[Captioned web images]
• • • • •
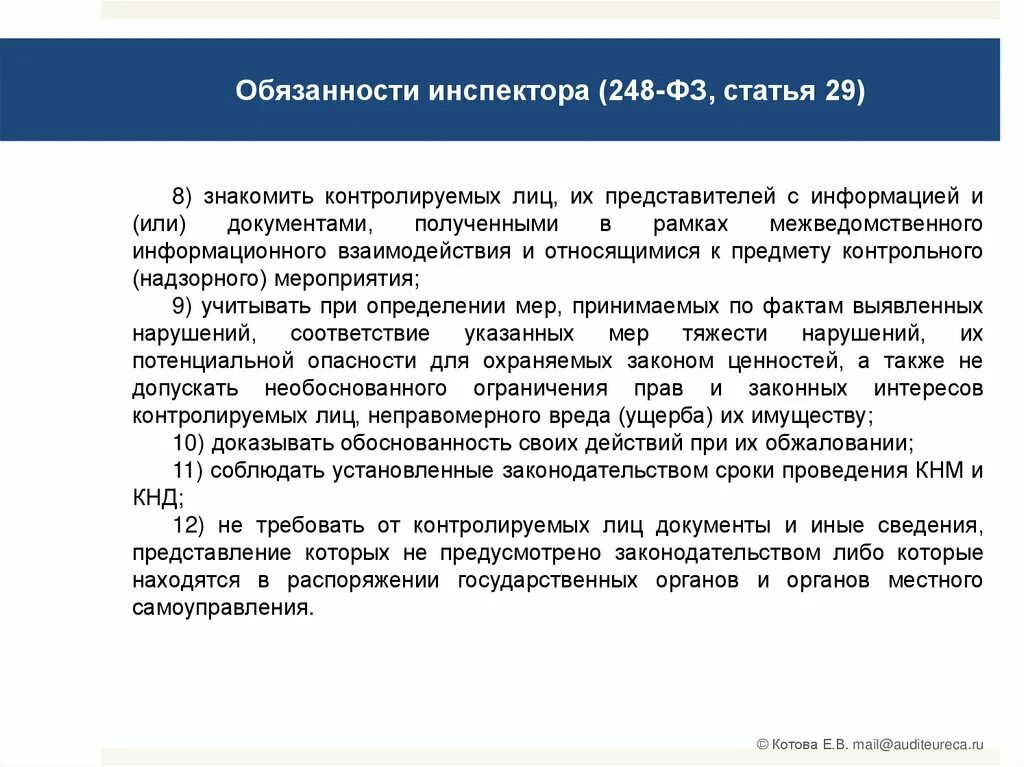 248 фз от 31.07 2023. Контрольно надзорные мероприятия по 248 ФЗ. Профилактический визит 248 ФЗ. Выборочный контроль 248 ФЗ. Закон 248-ФЗ.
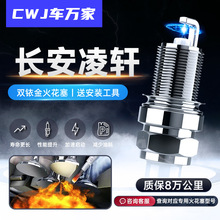 长安凌轩火花塞17款1.6L专用原厂1.5T原装升级适配正品双铱金火嘴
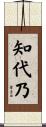 知代乃 Scroll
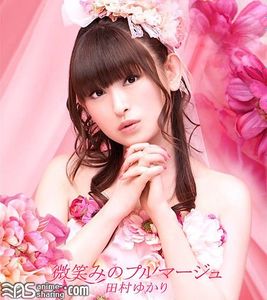 [ASL] Tamura Yukari - Magical Girl Lyrical NANOHA The MOVIE 2nd A's ED - Hohoemi no Plumage [MP3]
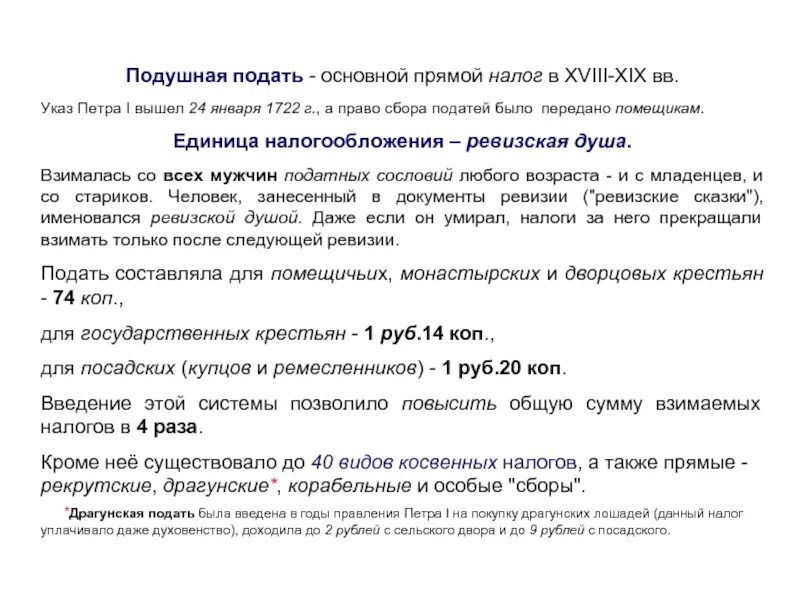 Дайте определение подушная подать. Подушная подать. подушная подать при петре 1. подушный налог при петре 1. подушная подать при петре 1 кратко.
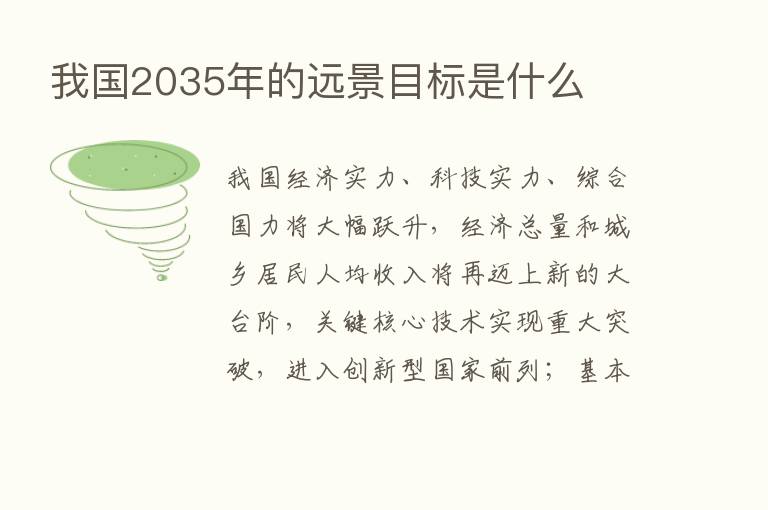 我国2035年的远景目标是什么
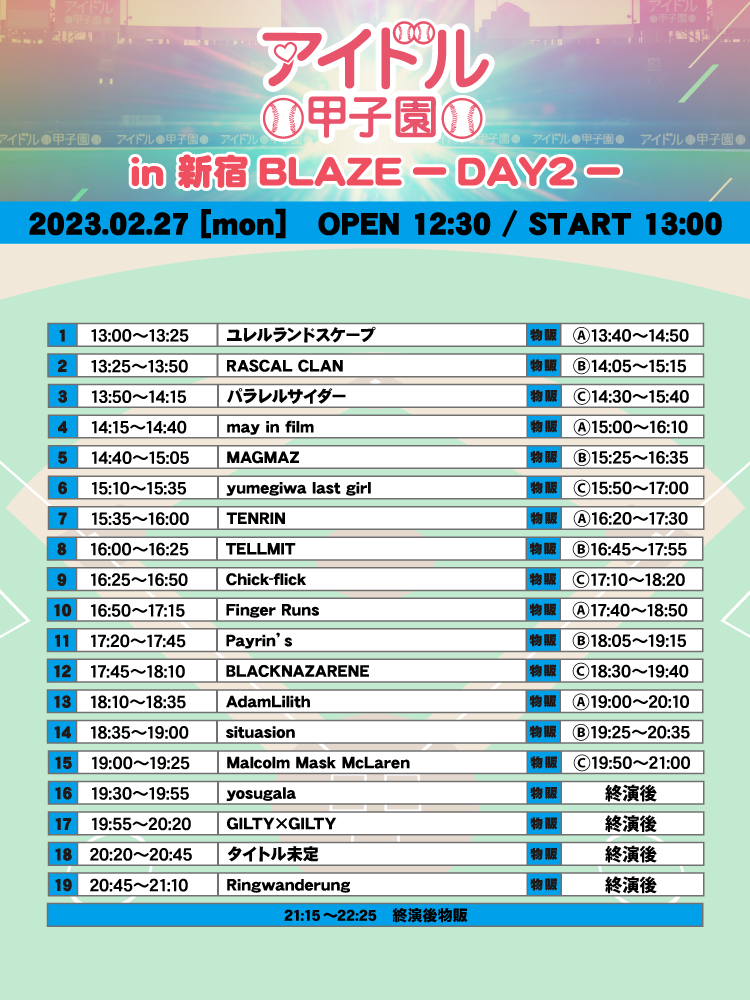 「アイドル甲子園 in 新宿BLAZE」-DAY2-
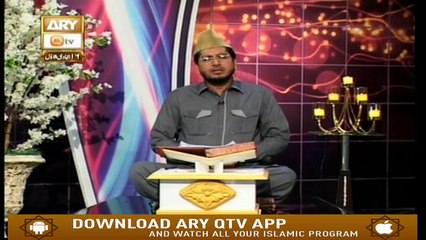 Paigham-e-Quran - 23rd January 2019 - ARY Qtv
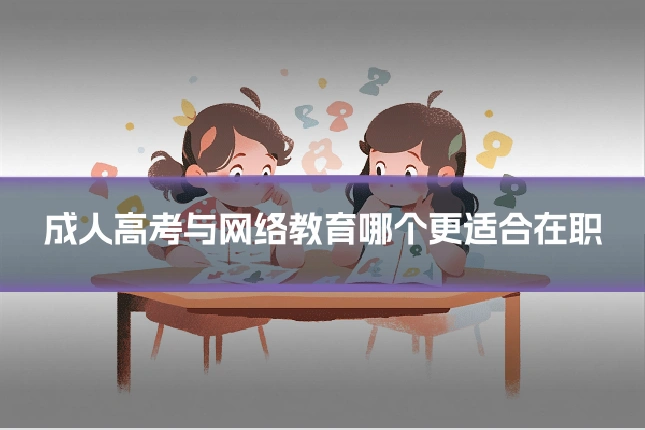 成人高考与网络教育哪个更适合在职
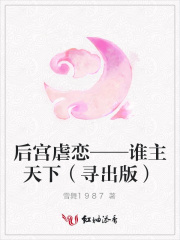 后宮虐戀——誰主天下（尋出版）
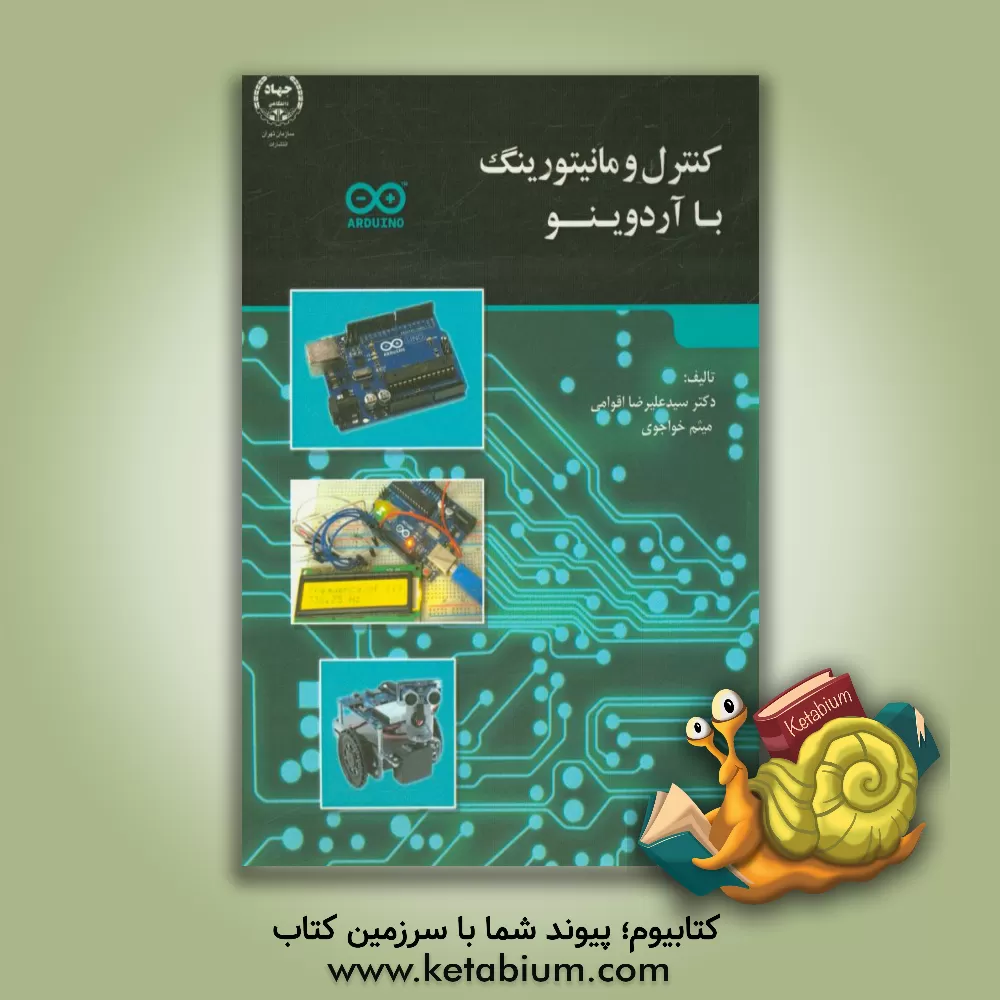 کتاب کنترل و مانیتورینگ با آردوینو اثر سیدعلیرضا اقوامی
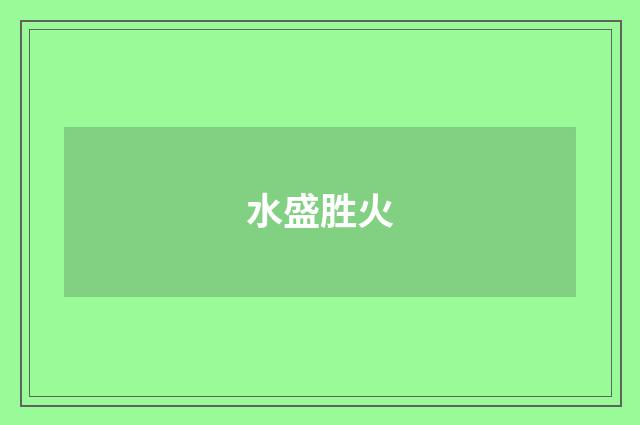 水盛胜火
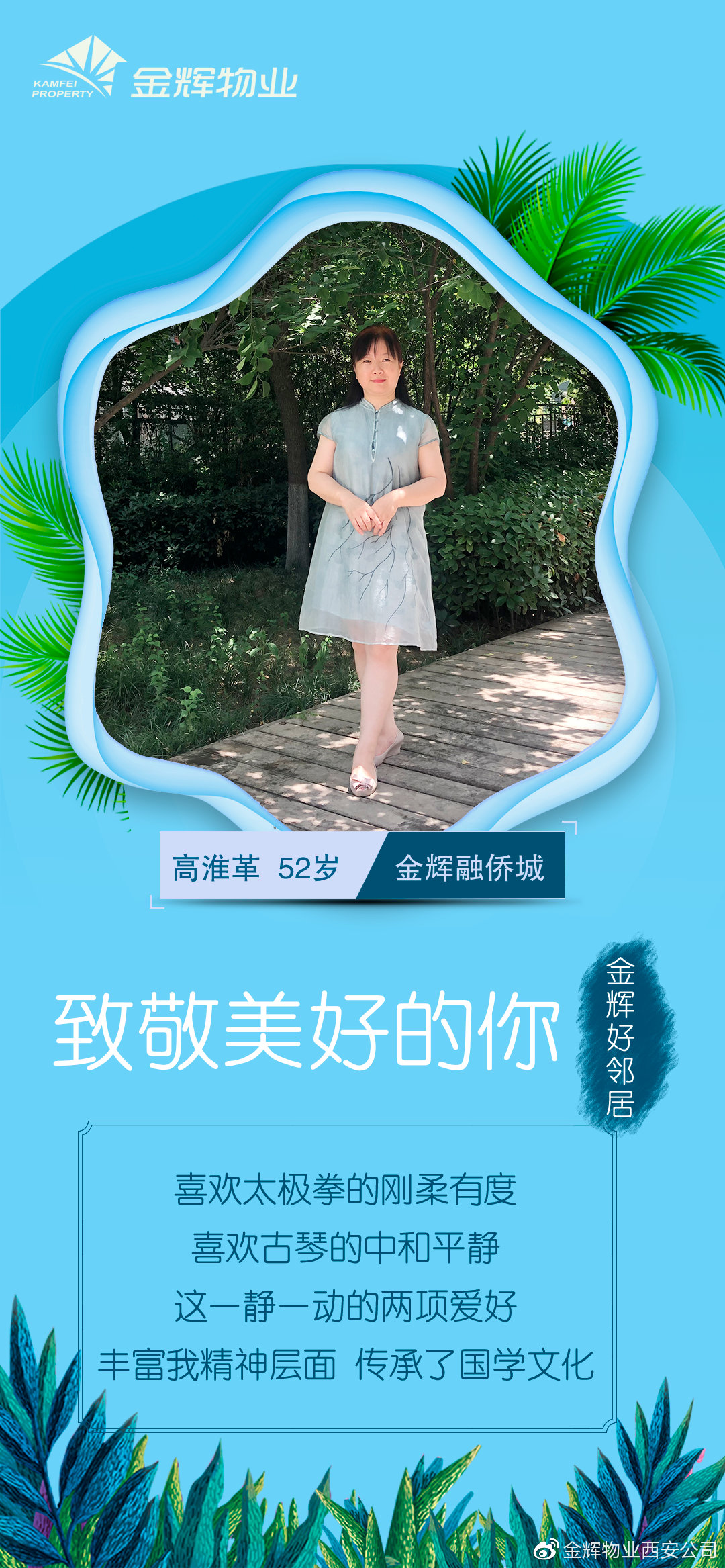 金辉好邻居｜第四季家住金辉，享受生活收获诗和远方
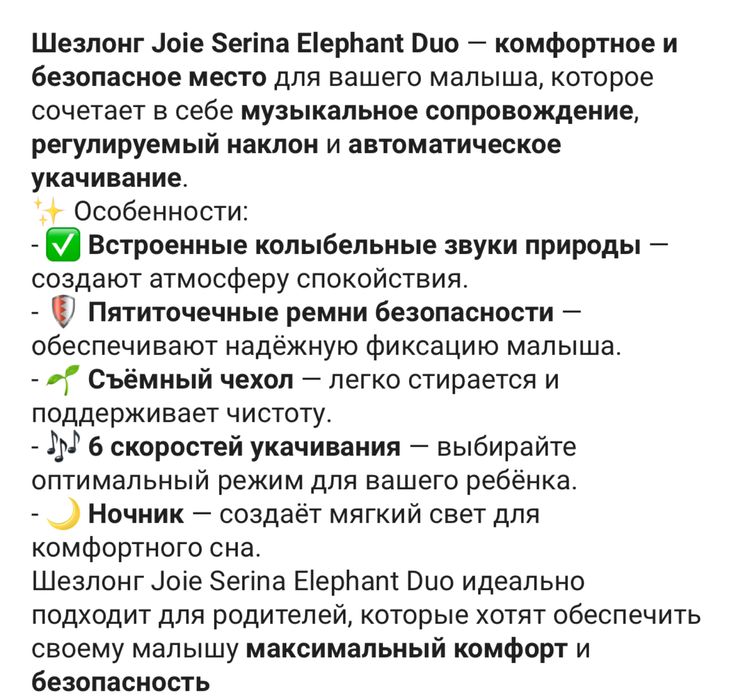 Шезлонг в отличном состоянии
• • • • •
Task description :: Only the lines starting at the one that holds "[ASL] Tamura Yukari" and ending at the last line of the data belong in your answer. Please set them down exactly and omit the pictures.

Completed exercise ::
 [ASL] Tamura Yukari - Magical Girl Lyrical NANOHA The MOVIE 2nd A's ED - Hohoemi no Plumage [MP3]
 Дайте определение подушная подать. Подушная подать. подушная подать при петре 1. подушный налог при петре 1. подушная подать при петре 1 кратко.
 我国2035年的远景目标是什么
 「アイドル甲子園 in 新宿BLAZE」-DAY2-
 Paigham-e-Quran - 23rd January 2019 - ARY Qtv
 成人高考与网络教育哪个更适合在职
 后宮虐戀——誰主天下（尋出版）
 کتاب کنترل و مانیتورینگ با آردوینو اثر سیدعلیرضا اقوامی
 水盛胜火
 金辉好邻居｜第四季家住金辉，享受生活收获诗和远方
 Шезлонг в отличном состоянии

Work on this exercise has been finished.